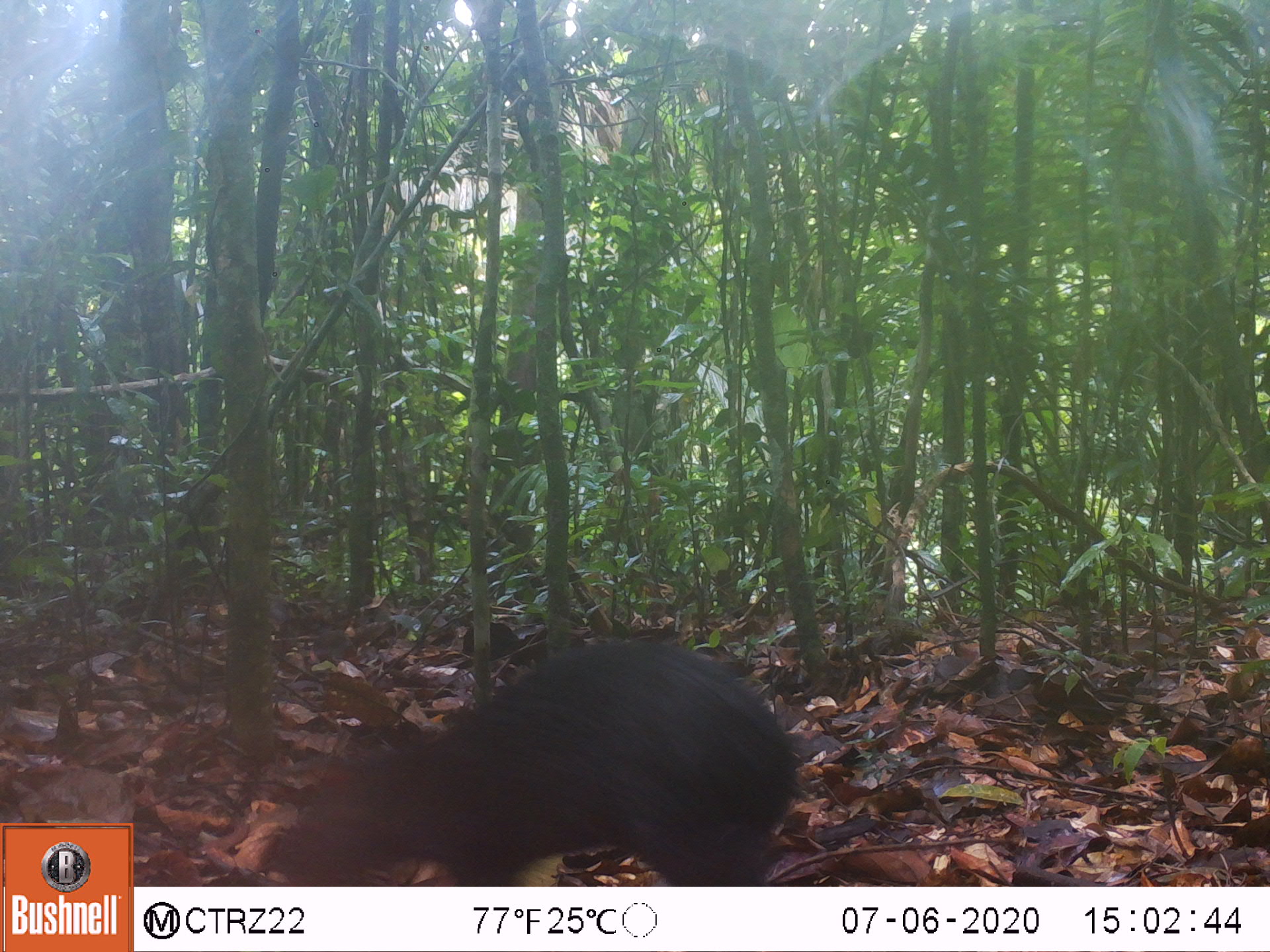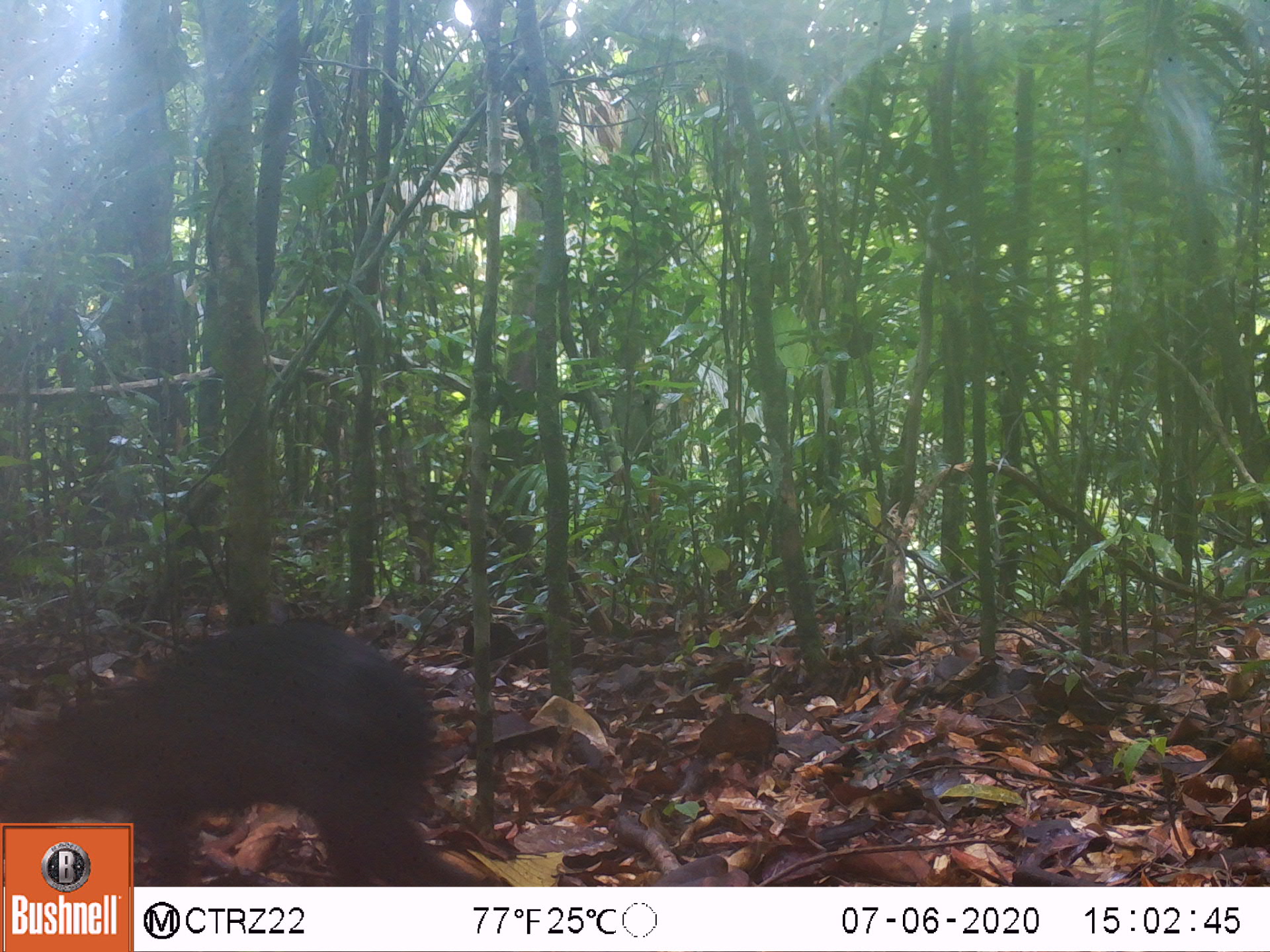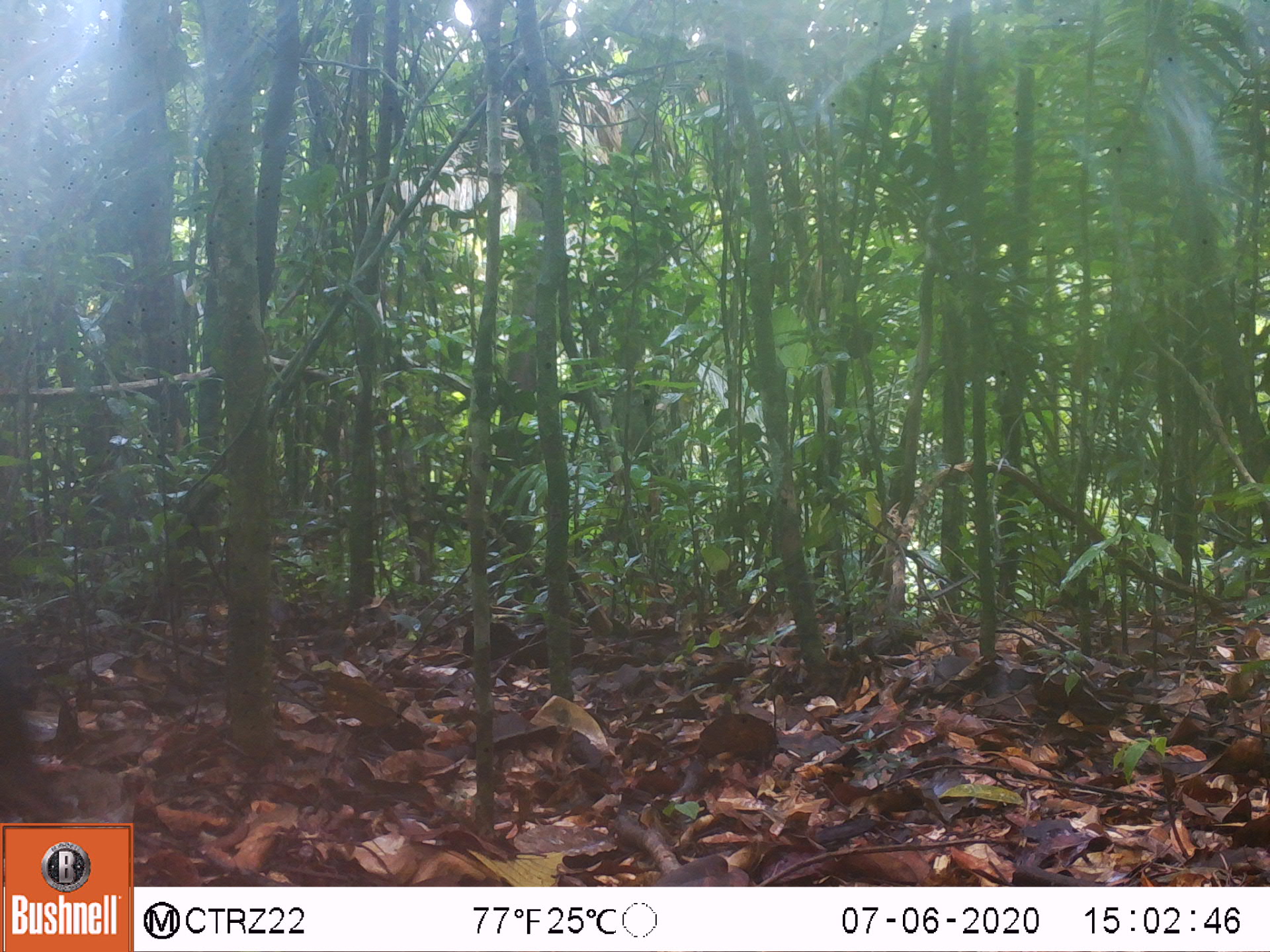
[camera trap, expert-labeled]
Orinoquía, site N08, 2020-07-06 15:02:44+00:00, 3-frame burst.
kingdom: Animalia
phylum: Chordata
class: Mammalia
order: Rodentia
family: Dasyproctidae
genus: Dasyprocta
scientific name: Dasyprocta fuliginosa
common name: black agouti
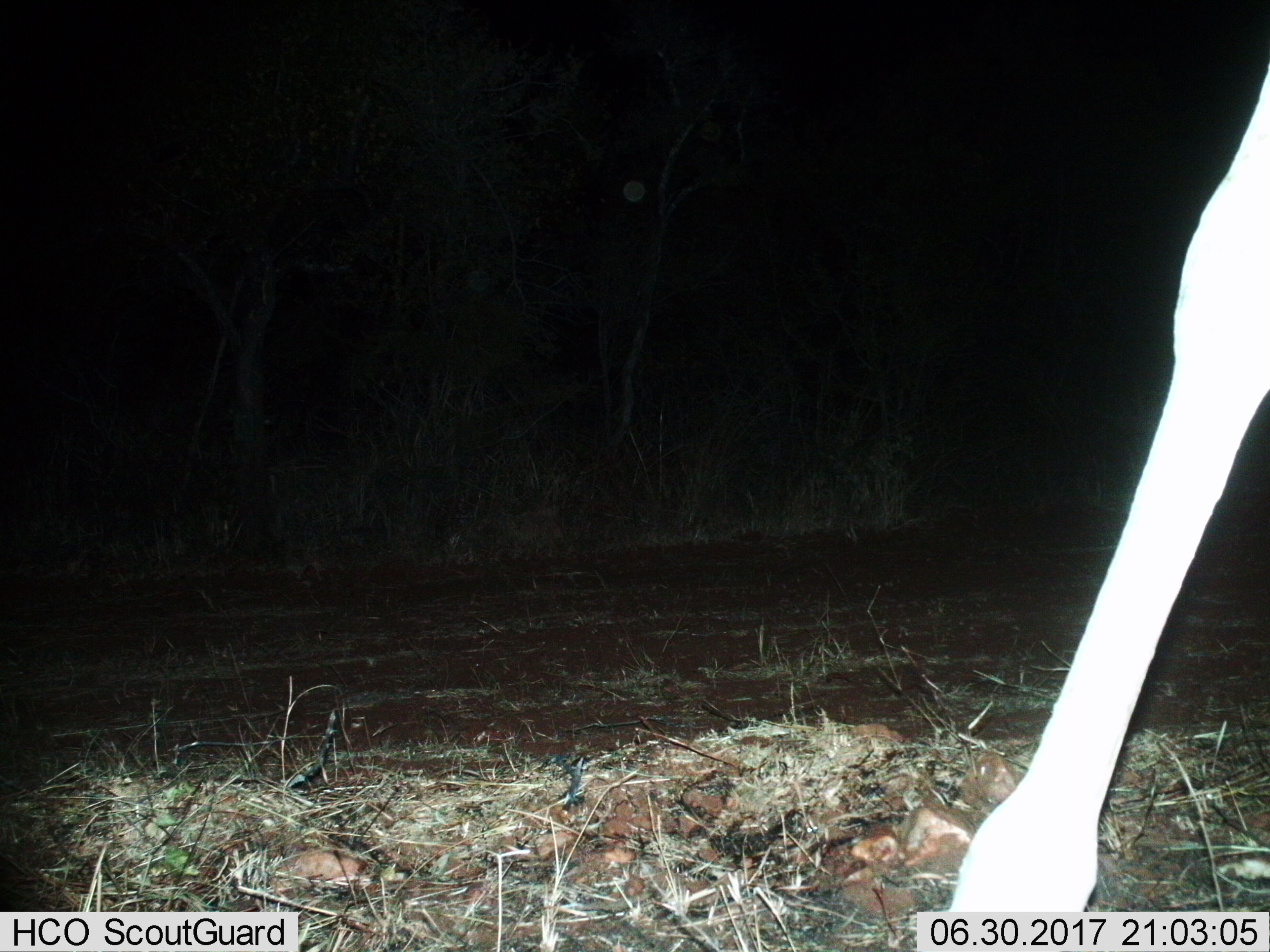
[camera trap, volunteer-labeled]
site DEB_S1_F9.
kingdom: Animalia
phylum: Chordata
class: Mammalia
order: Artiodactyla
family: Giraffidae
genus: Giraffa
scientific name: Giraffa camelopardalis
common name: giraffe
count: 1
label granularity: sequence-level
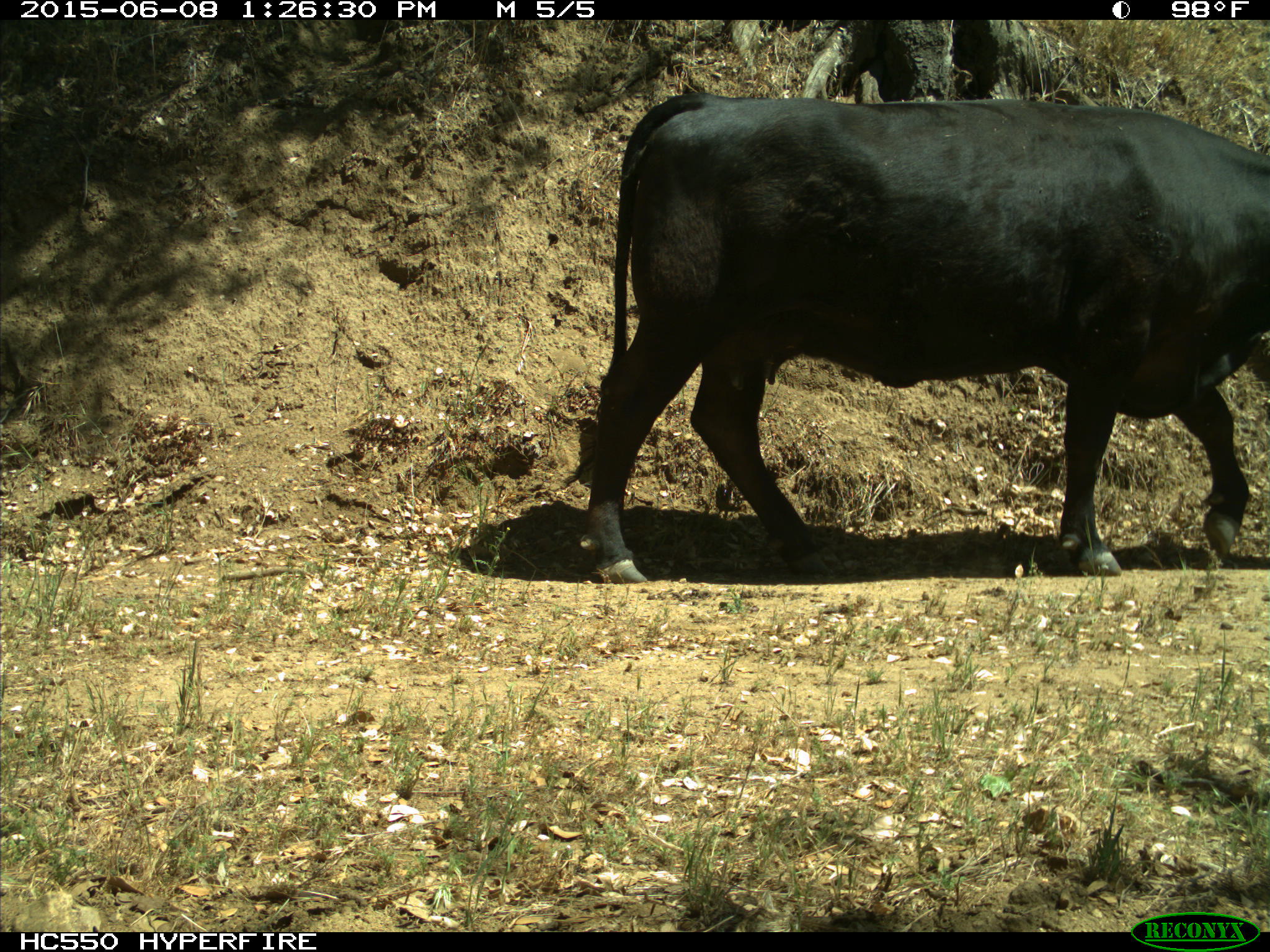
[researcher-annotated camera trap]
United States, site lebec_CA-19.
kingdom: Animalia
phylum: Chordata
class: Mammalia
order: Artiodactyla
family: Bovidae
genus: Bos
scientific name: Bos taurus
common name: domestic cow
◇ ◇ ◇ ◇ ◇
What you have to do: Whenever a line above includes the string "camera", copy it.

Solution below:
[camera trap, expert-labeled]
[camera trap, volunteer-labeled]
[researcher-annotated camera trap]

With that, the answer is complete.